REQUIRED TASK A: List every person named in the blog post, using the names as they appear there.
REQUIRED TASK B: Please repeat the blog post word for word from "Saturday Michael solved" to "very long time.".

----- TEXT BLOCK

Sunday, May 29, 2011

Oh, The People You Meet

Saturday Michael solved a big mystery on the boat with his battery monitor. He is now getting an accurate graphic reading of how many amps are going in and out of the batteries. That was a great thing as its been a problem he's been trying to solve for months. It took a drill, some wires and the length of the boat to solve. We needed to make a new twisted pair of wires and run them in a different path to the battery bank. All in all it worked pretty well and best of all solved the problem that we have not been able to resolve for a very long time.

So to celebrate the solving of the Link 10 issue and because it was Saturday night in Guanaja, we went to the local eatery, The Manati, here in El Bight. On Saturday it's the place to be as they have a weekly "special" and many of the locals (albeit mostly the gringo ex-pats) come for it. It's always interesting to meet these folks and you have the most interesting and unusual conversations.

The proprietors are a couple from Germany – Annette and Klaus. They've been here for quite awhile and serve mostly German food (schnitzel, roast pork, german noodles, sauerkraut, sausages etc.). They are very nice and interesting and always make you feel very welcome in their establishment.

There are two guys who each live on a boat in El Bight and have been here since we've been coming to Guanaja. Gar is on a boat called "My Way" and he's the local expert on the hiking trails around the island. He used to work as a lumberjack setting chokers, moved to Alaska to work in the oil fields and crossed the Pacific on a boat. He's had some interesting adventures. We passed on a book to him about the the Pacific Northwest Haidas and lumbering and he told us last night he was really enjoying it. The other guy is Brian who lives aboard "Ketch 22" and he is usually quieter. Though last night we found out he's written two books and has a publisher now interested. He's self-published the two and they were at the bar. He also loves music and we shared music stories as well as Barbara's hope to also write and publish. He has a great sense of humor.

----------
----- SOURCE MATERIAL

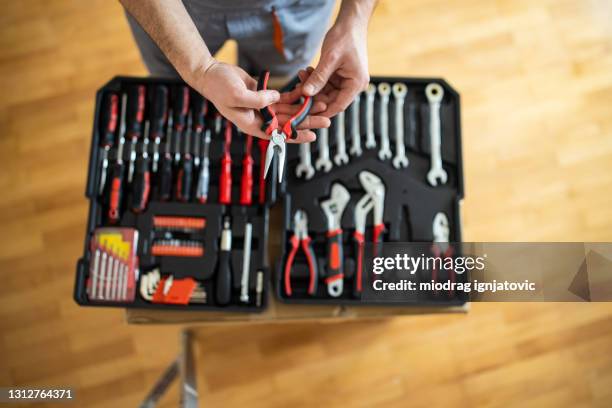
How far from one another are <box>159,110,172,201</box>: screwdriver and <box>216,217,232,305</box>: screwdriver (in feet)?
0.55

----------

CORRECT ANSWER A: Michael, Annette, Klaus, Gar, Brian, Barbara

CORRECT ANSWER B:
Saturday Michael solved a big mystery on the boat with his battery monitor. He is now getting an accurate graphic reading of how many amps are going in and out of the batteries. That was a great thing as its been a problem he's been trying to solve for months. It took a drill, some wires and the length of the boat to solve. We needed to make a new twisted pair of wires and run them in a different path to the battery bank. All in all it worked pretty well and best of all solved the problem that we have not been able to resolve for a very long time.